In a church of their own, Latino atheists fear no God. But Mom? That's another matter

Brittny Mejia, Los Angeles Times on

Published in Religious News

LOS ANGELES -- Once a month, a very particular Sunday service unfolds on a patio outside a Starbucks in El Monte. When jets fly overhead, members of the congregation have to shout across the table at one another.

Some days, there's a small crowd, and the conversation lasts for hours. On other days, Arlene Rios waits alone.

It's not easy being an atheist raised in a devoutly Catholic culture. But here in the San Gabriel Valley, you don't have to doubt God's existence all alone. You can head to the monthly meetup of secular Latinos and share a latte with Rios.

There are no Communion wafers at this service, just coffee and pastries, support and understanding from Atheists United Secular Latinos of San Gabriel Valley.

"Some people are afraid to RSVP, because they're afraid their family members might know they're questioning religion," said Rios, who started organizing this unusual convocation in Fresno three years ago. "I still show up just in case."

She is up against centuries of tradition.


In Mexican and Latin American homes, saints abound. Pope bobblehead dolls adorn bookshelves. Palm Sunday branches are tacked up on walls. Paintings of the Last Supper hang in dining rooms. Abuelas give rosaries to hang on the rearview mirror of the family car. Moms say "persignate" -- make the sign of the cross -- when you get on the freeway or there's turbulence on the plane.

In Mexican culture, there is no greater icon than the Virgen de Guadalupe. In Spanish, goodbye literally means "to God." Adios. A Dios.

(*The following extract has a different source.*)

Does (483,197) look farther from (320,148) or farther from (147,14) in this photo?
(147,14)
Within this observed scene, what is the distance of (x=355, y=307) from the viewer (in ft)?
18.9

Even though identification with the Catholic Church, or any church for that matter, has dwindled some among Latinos in the United States over the last decade, Latinos do not hold atheists in high regard.

Some 47% of Latinos describe themselves as Catholic, down from 57% a decade ago, according to a Pew Research Center survey on America's changing religious landscape released in October. At the same time, 23% of Latinos say they are religiously unaffiliated, up from 15% in 2009.